PC Jonny Greenfield said: "After a long night duty this was a very traumatic event to end a shift on but I am pleased that I was able to assist the LAS and air ambulance crew that day in order to help save Rosie's life; giving her every possible chance to make a full recovery. I have followed Rosie's progress and this is one of those moments in my police career that makes me proud to be a police officer, knowing that the training the Met has given me has enabled me to help Rosie."
PC Chris Clack added: "I am very happy that Rosie is making a good recovery and its nice to hear that the hard work and compassion that my colleagues and I put in, in such stressful circumstances has paid off for Rosie."
Roland, a paramedic based in Wimbledon for almost 13 years, said: “When I arrived on scene, I could see Rosie was in a very poor condition and we needed to act as quickly as possible."
“I asked the police officers to help me as I was very busy attending to her. I asked them to get me blankets and equipment and make the area safe."
“I was very grateful for the help of the police officers at the scene and I’m glad to hear Rosie has made a good recovery.”
Adrian Mowbray, Rosie's father, said: "We, as a family would like to express our heartfelt thanks to all who attended and helped that day. We would also like to pass on our thanks to the staff at St George's Hospital who have also been outstanding in their care and dedication. We cannot thank them all enough."

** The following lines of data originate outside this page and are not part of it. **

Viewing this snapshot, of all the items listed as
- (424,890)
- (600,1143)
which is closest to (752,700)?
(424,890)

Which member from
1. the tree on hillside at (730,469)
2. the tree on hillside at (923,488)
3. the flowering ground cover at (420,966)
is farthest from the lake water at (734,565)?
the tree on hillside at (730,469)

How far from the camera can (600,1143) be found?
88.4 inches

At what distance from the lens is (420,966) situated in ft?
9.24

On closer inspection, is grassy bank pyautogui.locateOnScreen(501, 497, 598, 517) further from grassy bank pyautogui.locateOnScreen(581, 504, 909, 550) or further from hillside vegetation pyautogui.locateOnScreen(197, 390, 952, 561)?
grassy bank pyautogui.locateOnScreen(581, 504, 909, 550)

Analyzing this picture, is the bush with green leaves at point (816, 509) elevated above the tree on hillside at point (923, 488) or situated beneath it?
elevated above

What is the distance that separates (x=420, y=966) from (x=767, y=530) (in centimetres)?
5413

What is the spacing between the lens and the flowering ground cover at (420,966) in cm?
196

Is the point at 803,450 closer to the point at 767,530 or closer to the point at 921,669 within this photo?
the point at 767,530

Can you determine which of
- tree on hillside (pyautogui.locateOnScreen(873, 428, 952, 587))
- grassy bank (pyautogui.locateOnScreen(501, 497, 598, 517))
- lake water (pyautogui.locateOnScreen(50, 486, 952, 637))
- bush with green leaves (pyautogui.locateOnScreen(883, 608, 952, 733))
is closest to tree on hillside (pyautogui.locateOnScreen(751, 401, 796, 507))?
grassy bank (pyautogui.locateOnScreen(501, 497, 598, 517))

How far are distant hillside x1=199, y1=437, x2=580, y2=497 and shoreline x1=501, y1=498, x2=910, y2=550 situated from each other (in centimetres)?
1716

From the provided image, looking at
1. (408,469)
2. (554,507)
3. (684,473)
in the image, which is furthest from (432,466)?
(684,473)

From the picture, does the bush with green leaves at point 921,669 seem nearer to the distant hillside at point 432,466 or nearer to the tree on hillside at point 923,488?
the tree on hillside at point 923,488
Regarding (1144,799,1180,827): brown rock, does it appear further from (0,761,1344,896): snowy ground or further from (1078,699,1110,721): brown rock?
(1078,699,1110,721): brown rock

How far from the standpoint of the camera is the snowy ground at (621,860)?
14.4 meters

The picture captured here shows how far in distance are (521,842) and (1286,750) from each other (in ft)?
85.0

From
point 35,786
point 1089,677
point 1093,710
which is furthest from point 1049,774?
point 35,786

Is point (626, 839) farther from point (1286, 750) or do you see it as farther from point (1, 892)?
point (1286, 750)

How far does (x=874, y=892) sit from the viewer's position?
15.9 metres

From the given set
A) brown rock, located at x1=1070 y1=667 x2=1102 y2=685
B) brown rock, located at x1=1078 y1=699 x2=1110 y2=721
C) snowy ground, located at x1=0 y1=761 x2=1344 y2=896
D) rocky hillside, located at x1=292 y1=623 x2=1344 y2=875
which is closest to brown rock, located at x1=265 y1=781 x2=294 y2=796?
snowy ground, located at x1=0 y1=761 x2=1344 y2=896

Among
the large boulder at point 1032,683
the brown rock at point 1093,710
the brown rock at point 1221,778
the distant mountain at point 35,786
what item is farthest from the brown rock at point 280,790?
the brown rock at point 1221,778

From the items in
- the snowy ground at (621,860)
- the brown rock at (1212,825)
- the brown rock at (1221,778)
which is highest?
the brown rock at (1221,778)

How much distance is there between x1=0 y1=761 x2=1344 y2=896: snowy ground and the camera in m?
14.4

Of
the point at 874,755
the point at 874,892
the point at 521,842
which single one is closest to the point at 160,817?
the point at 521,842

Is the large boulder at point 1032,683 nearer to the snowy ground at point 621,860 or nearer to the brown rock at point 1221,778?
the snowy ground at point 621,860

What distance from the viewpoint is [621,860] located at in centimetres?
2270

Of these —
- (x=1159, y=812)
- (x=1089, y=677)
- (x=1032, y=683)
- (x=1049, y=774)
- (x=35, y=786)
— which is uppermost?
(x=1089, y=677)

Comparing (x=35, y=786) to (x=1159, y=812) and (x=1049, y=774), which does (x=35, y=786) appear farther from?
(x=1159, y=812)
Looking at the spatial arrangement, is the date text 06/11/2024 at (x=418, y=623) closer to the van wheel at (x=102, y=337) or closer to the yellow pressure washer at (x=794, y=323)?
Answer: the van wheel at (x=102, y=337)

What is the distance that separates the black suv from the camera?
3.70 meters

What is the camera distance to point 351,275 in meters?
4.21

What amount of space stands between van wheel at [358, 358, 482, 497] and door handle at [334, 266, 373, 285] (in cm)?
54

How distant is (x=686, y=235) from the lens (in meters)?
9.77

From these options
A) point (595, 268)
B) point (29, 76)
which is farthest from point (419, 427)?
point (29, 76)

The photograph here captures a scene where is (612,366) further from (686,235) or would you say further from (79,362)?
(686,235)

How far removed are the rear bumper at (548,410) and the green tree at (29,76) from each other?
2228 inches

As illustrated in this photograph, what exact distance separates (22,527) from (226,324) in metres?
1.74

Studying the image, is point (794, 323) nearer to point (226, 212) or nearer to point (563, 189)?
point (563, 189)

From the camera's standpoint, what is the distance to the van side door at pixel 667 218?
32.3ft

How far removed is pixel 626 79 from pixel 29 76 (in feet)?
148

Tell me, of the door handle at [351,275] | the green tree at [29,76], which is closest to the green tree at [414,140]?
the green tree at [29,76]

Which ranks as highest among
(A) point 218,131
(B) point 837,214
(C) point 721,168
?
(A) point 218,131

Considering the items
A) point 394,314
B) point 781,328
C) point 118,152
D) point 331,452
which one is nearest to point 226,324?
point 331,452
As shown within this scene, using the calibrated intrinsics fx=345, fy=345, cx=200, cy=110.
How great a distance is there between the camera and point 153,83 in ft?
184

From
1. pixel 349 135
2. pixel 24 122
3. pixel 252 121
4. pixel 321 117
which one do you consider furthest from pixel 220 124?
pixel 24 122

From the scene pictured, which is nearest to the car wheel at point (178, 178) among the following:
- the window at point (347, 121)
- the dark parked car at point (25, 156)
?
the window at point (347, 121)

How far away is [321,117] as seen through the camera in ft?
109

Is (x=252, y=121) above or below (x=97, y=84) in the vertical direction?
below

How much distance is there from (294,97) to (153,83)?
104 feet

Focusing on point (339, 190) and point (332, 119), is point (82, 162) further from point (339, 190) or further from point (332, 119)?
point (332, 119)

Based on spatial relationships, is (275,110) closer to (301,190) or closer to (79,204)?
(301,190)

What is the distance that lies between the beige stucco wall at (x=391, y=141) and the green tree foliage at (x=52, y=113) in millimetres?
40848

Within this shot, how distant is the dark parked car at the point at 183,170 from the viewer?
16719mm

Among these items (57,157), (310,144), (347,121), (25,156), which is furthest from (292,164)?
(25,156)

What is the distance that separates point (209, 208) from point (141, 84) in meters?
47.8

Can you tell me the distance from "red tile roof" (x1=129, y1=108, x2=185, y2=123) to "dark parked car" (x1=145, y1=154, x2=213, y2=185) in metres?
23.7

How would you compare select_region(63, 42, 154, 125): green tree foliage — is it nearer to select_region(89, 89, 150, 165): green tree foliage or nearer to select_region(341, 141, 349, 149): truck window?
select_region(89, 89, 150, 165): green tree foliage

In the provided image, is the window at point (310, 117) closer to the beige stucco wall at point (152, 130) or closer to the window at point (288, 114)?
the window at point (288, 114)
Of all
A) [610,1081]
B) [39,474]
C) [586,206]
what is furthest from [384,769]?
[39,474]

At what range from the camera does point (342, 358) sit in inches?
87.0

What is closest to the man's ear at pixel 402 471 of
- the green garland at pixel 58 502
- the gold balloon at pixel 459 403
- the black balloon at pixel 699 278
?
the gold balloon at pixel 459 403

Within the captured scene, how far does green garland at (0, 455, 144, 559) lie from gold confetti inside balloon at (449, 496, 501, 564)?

Dr Colette Griffin, clinical lead for traumatic brain injury at St George's Hospital, was Rosie's consultant neurologist during her admission:
"We are all delighted to see the incredible improvement that Rosie has made. Her injuries were very severe indeed, and at every stage in her recovery she has impressed us with the speed of her recovery.
"Her family have been incredibly supportive and have been with her every step of what must have been a terrible journey for them. I am pleased to say that the recovery that is possible with traumatic brain injury patients never ceases to amaze me."